An english crupper will attach around your billet straps, like the loops on an english saddle pad would to hold it in place. 

Did you get the right style of crupper? If you got the kind with just the metal T part, It slides in the gullet and you just pull back as much as you can until its snug.

Look on this page and you'll see a picture of a crupper adapter and how it is installed... that's how you'd do the metal one.


----------



## SeWHC (Jul 1, 2009)

Whoops, forgot to post the link. 

http://www.runningbear.com/Cat-2008-21-30.pdf


----------



## HorsesAreForever (Nov 9, 2007)

I got the one thats in the link that I posted. 
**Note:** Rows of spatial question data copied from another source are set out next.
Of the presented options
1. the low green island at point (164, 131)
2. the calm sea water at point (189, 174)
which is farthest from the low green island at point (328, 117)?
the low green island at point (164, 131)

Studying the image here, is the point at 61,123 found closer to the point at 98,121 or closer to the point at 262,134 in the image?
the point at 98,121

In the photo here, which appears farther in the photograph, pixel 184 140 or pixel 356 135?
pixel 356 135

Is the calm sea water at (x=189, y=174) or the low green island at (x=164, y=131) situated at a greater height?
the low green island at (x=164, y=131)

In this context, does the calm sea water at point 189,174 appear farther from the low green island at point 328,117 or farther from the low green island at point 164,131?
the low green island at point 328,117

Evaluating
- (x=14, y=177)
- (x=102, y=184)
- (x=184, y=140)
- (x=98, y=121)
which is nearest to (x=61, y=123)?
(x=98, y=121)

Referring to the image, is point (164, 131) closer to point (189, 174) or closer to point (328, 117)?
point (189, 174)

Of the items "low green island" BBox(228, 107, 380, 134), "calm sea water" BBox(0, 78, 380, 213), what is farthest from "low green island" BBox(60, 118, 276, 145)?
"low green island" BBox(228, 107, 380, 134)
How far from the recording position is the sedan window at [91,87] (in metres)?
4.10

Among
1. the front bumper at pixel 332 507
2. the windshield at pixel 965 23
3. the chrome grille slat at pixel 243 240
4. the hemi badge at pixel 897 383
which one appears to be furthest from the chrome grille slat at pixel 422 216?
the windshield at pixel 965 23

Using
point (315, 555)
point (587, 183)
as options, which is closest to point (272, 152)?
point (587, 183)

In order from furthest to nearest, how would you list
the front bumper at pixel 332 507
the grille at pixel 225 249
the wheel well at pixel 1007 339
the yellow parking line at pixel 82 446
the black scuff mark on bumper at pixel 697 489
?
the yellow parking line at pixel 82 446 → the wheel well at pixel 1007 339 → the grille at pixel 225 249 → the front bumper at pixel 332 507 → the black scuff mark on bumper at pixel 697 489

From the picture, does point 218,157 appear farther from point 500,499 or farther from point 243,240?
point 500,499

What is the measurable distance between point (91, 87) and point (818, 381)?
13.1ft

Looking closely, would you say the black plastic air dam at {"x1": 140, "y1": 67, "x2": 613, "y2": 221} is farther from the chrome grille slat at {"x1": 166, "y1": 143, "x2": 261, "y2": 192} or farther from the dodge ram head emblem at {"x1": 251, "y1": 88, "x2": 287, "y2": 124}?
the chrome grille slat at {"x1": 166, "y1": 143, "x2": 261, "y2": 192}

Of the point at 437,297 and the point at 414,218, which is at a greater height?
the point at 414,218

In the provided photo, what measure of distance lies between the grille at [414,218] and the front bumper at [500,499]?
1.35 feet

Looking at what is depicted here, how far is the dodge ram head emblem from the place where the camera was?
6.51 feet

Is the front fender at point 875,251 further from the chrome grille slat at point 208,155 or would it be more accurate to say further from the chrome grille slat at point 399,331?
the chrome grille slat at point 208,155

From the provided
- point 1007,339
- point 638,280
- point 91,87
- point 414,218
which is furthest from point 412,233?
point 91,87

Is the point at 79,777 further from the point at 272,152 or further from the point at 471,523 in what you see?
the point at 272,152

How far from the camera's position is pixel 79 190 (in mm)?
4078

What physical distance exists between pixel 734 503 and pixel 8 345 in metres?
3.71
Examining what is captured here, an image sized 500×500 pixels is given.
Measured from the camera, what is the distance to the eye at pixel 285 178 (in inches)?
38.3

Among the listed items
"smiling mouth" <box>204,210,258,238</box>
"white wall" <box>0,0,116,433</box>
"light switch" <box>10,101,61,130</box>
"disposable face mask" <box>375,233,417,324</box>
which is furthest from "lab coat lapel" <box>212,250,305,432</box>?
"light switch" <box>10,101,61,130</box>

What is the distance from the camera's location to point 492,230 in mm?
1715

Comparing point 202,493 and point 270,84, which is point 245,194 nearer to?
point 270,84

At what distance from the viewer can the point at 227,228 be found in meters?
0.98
Ill try getting it in the underside of the saddle again tomorrow. It didnt seem to want to actually go in, but I also wasnt trying very hard just in case I was wrong. lol 

Thanks for the link


----------



## Allison Finch (Oct 21, 2009)

That is an english crupper. It does NOT fit on the billets in any way.

Take the "T", line it the long way in the groove between the two sides of the panels (along the spine of the saddle). Once in the groove, turn it sideways so that the wings of the "T" slide under the panels. Pull it back toward the back of the saddle until the rear panel stops it.

Unbuckle one side of the tail piece and slide it under the tail. Then, adjust the length along the back until the tail loop hangs about an inch below the dock.

Hope this helps. If you are wanting this for a westrn saddle......


----------



## Vidaloco (Sep 14, 2007)

Allison's description and the photo in the link makes more sense. It should be attached more to the rear of the saddle than toward the front.


----------